Аман, видящий насквозь людей и нелюдей? Аман готов говорить с любым, кто захочет его слушать, и он счастлив, если ему задают вопросы. Биргеру потребовалось время, чтоб понять его… Обстановка была самая неподходящая, но Артур не удержался от злорадной улыбки, представив, как Биргер и Аман пытаются договориться. Если Биргер смог понять, если Аман смог рассказать, то это объясняет, откуда Биргеру стало известно про Себесту. Но только если Себеста как-то привлек к себе внимание Амана.
— Ты делал что-то еще?
— Писал письма. Те списки. Тридцать сребреников. Артур…
— Шшш… я думаю. Что хочет Лхар?
— Пытается разбудить Сахру. Отдает ему мою душу. Постепенно. Уже скоро князь проснется. Биргер сказал, он сможет убить тебя.
Да уж, кто бы сомневался, что сможет? Убить не убьет, но с телом точно придется расстаться. А дальше — на Небеса. Хорошая перспектива, да вот только по отношению к остальным как-то некрасиво получается.
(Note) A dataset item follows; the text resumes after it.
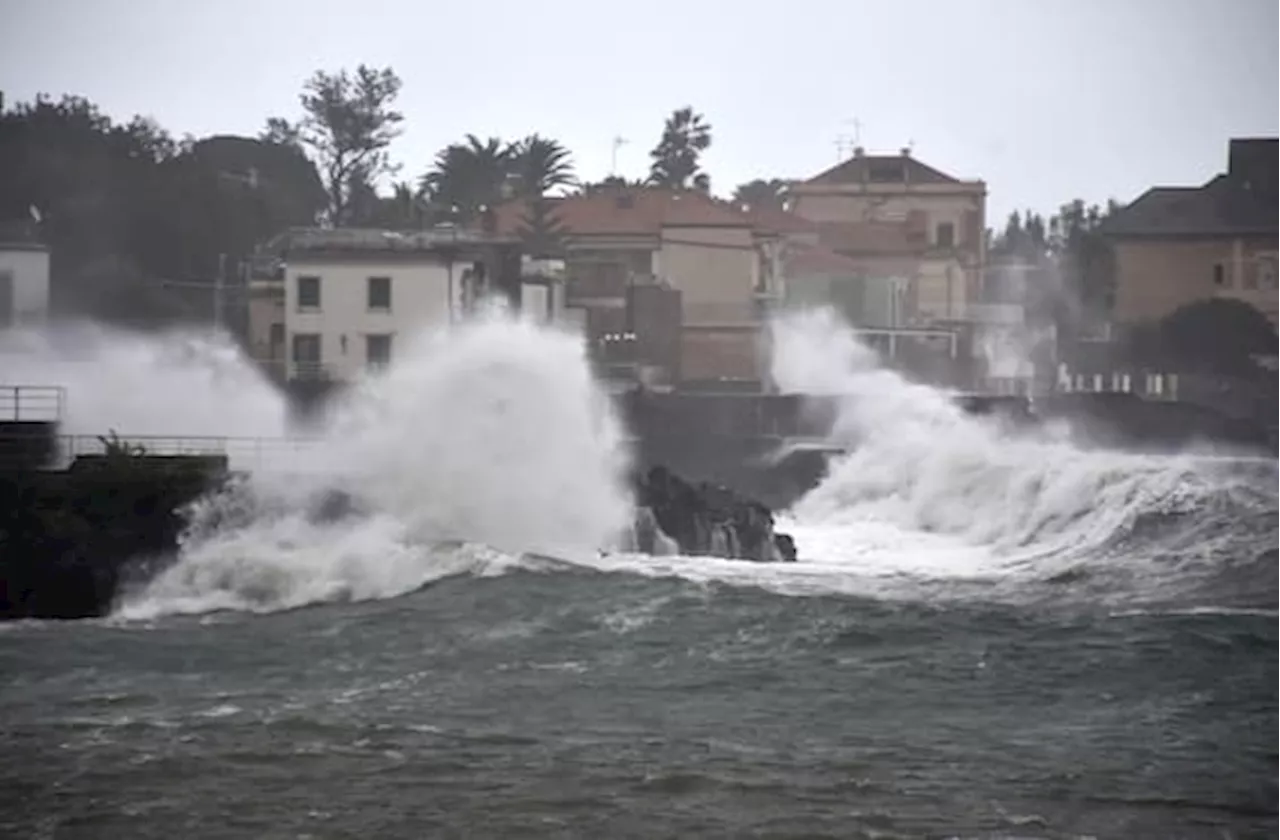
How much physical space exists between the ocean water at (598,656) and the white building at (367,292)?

По отношению к Себесте. Он-то с самого начала помогал и поддерживал, с самого первого дня, как пришел в себя после вампирского плена, так и оставался рядом. Не боялся в отличие от остальных. Верил. Всегда.
И не предавал, что бы он сейчас по этому поводу ни думал.
Он и сейчас верит. Жаль, не в Бога…
Ну и что с этим делать? Есть идеи?
— Лхар, — позвал Артур, — слышь, скотина бескрылая, предлагаю обмен. Это поинтереснее, чем убийство, тем более что Сахра тебе все равно спасибо не скажет. Ты разве не знаешь, чем чревато будить драконов? Так что меняемся: ты отдашь Себесте его душу, а я отдам тебе свою…
— Заткнись! — рявкнул Себеста.
В первый раз он промахнулся, дрогнула рука. У Артура бы тоже дрогнула, если б он стрелял в Себесту. Выбитые пулей осколки камня оцарапали щеку.
Второго выстрела Артур не услышал.
«Сия есть заповедь Моя, да любите друг друга, как Я возлюбил вас. Нет больше той любви, как если кто положит душу свою за друзей своих».
Священные слова звучали с такой ядовитой насмешкой, что казались глупыми, казались неправдой. Но Артур-то знал, что другой правды попросту нет. Он не видел, кто говорит, он видел драконьи залы, смотрел откуда-то с высоты, так что мог увидеть все двенадцать чертогов и всех змеев в них.